On this way, AuMt1 have a more efficient response than AuMt2. We observed a size-dependent effect (AuMt) in degradation ratio [81], and a total surface area of NPs is inversely proportional to the NP size [37]. Table 2 shows a comparison between different green syntheses of AuNPs and their K obtained in size function.

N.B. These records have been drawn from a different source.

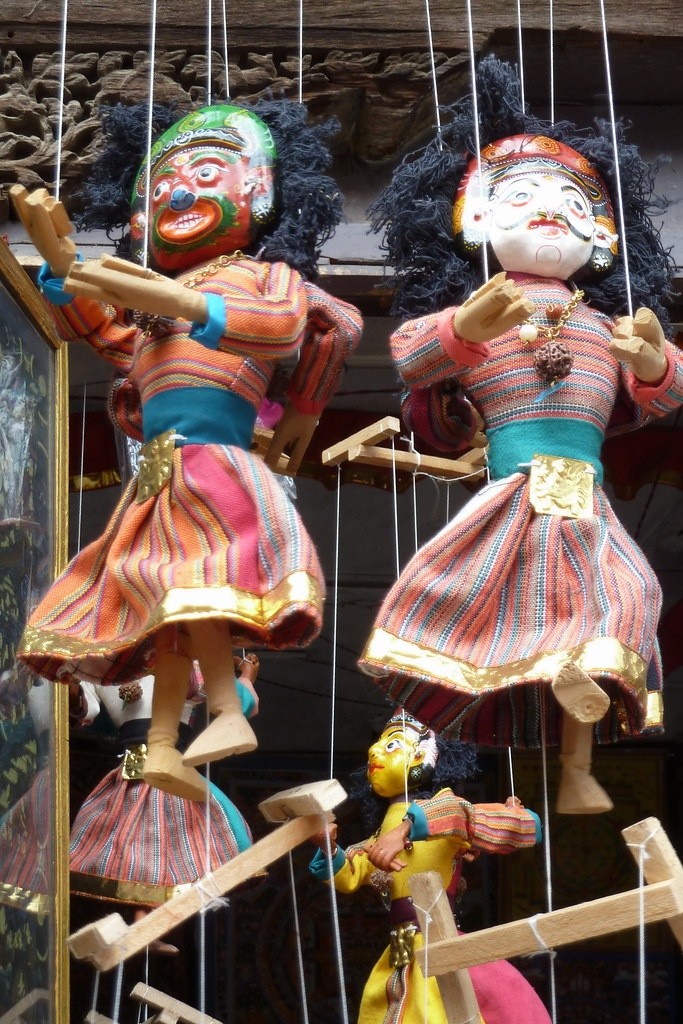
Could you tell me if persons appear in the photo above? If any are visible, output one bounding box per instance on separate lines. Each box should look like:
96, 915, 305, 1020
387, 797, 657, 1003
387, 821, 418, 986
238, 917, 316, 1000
374, 62, 683, 815
310, 707, 558, 1023
70, 649, 269, 953
1, 652, 103, 895
11, 92, 365, 801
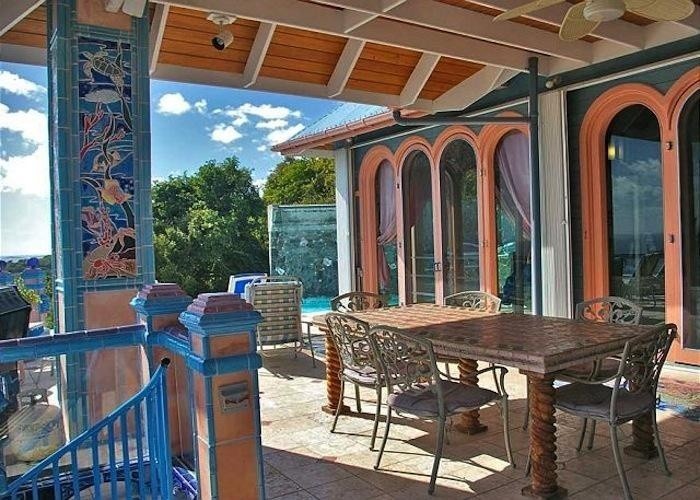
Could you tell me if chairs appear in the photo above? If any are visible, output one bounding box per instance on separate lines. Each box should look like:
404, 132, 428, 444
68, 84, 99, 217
330, 291, 502, 398
22, 322, 55, 387
519, 297, 642, 450
243, 275, 319, 373
226, 272, 268, 299
621, 252, 664, 310
326, 312, 450, 450
523, 321, 678, 497
366, 327, 515, 496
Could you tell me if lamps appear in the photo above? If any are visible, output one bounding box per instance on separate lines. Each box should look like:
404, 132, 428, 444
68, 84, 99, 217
205, 10, 241, 50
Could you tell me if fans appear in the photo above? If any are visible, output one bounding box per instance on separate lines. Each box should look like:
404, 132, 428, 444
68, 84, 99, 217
491, 0, 698, 42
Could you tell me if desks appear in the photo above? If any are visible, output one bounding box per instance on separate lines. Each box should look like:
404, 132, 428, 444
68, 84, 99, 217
312, 304, 663, 498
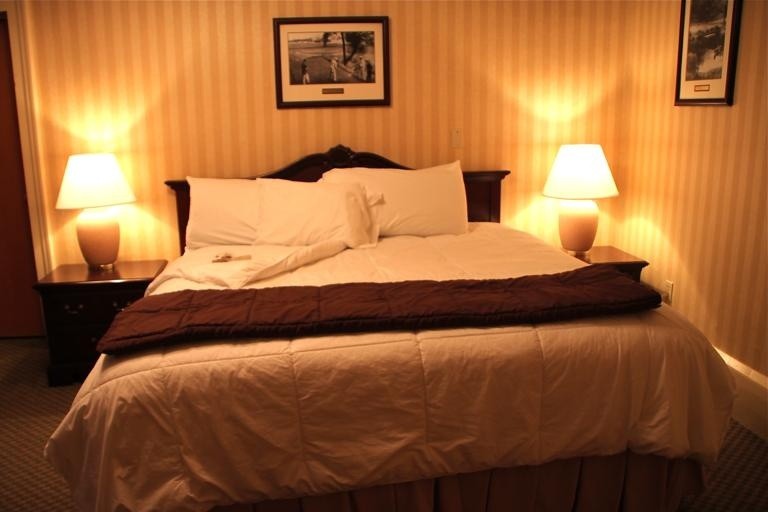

Table 2 Comparison of K for degradation of MB using AuNPs as a size function

Conclusions

In this work, we show for the first time that the extracts of bark of Mimosa tenuiflora allow the production at room temperature of gold nanoparticles by means of one-pot synthesis. AuNP sizes are easily controlled by regulating a metal precursor/reducing an extract ratio. It was observed that AuMt1 and AuMt2 cellular uptakes generate a moderate cytotoxic effect at 24 and 48 h post exposition. However, toxicity does not behave in a dose-dependent manner, which suggests different action mechanisms for AuMt1 and AuMt2. XPS and FTIR indicate that AuMtNPs interact mainly with carbonyl groups (ketones) in addition to hydroxyl groups of Mimosa tannins, saponins, and other molecules that participate in the reduction of Au3+ to Au0 and stabilization of nanomaterials. Polyphenols adsorbed on AuMtNPs facilitate nanoparticle internalization. AuMt2 were located near the nuclear periphery, but for AuMt1, it was observed that nanoparticles distribute on the whole cell and present a 3 fold uptake in comparison to AuMt2. Due to the fluorescence property at low excitation power and a high cellular uptake, AuMtNPs synthesized with Mt bark extracts are candidates for its implementation as drug nanocarriers and fluorescent probes in cells. However, other strategies must be addressed, in order to reduce the nanomaterial toxicity. Finally, it was observed that AuMtNPs showed a relevant catalytic activity on MB degradation using NaBH4 as a reducing agent.